Here's the latest project, an upgrade to a second 30A service. I didn't go to 50A because of cost. Replacing the EMS, the 50A inlet, converter, and shore power cord would have been cost prohibitive and I'm able to use some of the items I had left over from a Class B that I built several years ago. 
The electrical panel is a Blue Sea marine panel that was in the van. it came with a dual 30A breaker because in marine applications, you are required to break both hot and neutral legs, not so for RVs. So, I modified this panel to accept 2 separate 30A breakers with a sliding lockout to allow only one source at a time to feed the panel. There will be two 30A inlets, one going through an EMS to the existing converter, and the second which will go directly to this panel. Since I'm getting the two 30A feeds using a breakout box(shown below) plugged into the 50A outlet, both legs can share the same neutral and ground and those will be tied to their respective buss bars. This allows me to have 60A of usable service running off the CG 50A outlet. One of the 30A breakers is fed directly from the second power cord and the other is fed from the primary power cord. The sliding lockout allows me to use either the second power cord input to the second panel or the primary and this lets me combine both panels in the event I go where there is only 30A service. By combining both panels, I'm back to the original configuration of running everything off the CG 30 outlet if necessary. I'm not adding addition circuits to the existing 30A system, just splitting the circuits out so I can get a better balanced load.
The panel has green LEDs to indicate when something is hot, a nice touch, and a red LED that originally was a reverse polarity indicator but can be rewired to show when both panels are in parallel. When I split up and separate the loads, I'll leave the inductive loads on the leg that is EMS protected.

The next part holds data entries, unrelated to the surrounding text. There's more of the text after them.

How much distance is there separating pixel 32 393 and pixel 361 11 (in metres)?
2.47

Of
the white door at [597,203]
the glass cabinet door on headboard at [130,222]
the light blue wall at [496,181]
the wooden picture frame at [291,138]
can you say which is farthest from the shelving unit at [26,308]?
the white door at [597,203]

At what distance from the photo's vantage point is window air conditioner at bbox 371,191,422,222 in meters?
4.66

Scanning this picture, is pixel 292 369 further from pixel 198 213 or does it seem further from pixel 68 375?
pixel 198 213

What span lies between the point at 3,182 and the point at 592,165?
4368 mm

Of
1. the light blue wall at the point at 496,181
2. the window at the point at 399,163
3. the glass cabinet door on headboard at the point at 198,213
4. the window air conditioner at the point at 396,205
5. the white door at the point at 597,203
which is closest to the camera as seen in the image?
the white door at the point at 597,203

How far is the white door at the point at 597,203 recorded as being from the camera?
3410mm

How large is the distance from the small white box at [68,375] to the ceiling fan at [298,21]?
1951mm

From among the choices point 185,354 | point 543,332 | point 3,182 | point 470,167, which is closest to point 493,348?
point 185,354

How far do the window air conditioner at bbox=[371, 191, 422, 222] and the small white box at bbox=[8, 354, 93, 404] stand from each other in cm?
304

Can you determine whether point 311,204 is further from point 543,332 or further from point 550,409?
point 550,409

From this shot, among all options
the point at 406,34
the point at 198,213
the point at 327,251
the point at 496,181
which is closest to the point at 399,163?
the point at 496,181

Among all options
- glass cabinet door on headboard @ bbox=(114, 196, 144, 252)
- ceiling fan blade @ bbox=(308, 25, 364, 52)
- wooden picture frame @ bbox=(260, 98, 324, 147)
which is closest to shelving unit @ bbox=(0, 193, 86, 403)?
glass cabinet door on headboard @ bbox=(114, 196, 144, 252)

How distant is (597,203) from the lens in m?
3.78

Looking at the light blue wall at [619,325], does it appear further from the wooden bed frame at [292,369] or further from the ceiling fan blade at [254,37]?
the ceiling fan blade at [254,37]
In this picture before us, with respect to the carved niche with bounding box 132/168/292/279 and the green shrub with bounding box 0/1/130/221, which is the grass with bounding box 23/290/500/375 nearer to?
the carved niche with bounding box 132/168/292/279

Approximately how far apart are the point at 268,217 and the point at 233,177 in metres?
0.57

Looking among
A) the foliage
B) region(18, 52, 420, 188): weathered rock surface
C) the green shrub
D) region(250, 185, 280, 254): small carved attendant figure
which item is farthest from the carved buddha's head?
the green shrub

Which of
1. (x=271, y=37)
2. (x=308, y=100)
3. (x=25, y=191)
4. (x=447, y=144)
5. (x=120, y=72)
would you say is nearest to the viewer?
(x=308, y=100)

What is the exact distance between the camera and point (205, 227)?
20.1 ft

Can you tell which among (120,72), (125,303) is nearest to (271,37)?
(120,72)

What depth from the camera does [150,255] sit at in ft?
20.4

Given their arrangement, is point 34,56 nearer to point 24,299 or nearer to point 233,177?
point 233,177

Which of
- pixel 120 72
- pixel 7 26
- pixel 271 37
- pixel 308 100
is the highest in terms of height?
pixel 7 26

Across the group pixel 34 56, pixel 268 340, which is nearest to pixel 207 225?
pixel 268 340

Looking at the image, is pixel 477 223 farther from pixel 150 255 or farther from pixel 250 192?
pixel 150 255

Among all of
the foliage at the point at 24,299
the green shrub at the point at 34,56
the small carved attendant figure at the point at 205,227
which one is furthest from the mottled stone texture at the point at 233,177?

I also have an additional 20A service that I use to run fans or space heaters when necessary so that I don't have to shut off appliances when I run them, thus, no tripped breaker. This is a total of 80A of available power, not as good as 50A service, but with one AC it will work fine and I won't have the AC tripping off when DW uses hr hair dryer or runs the microwave.

The labels on the panel are from when I built a class B several years ago and those are going to change so don't be confused by the labeling.
Also, Marinco makes an adapter that does the same thing, splits the 50A service into two 30A legs, I just chose to build mine.


----------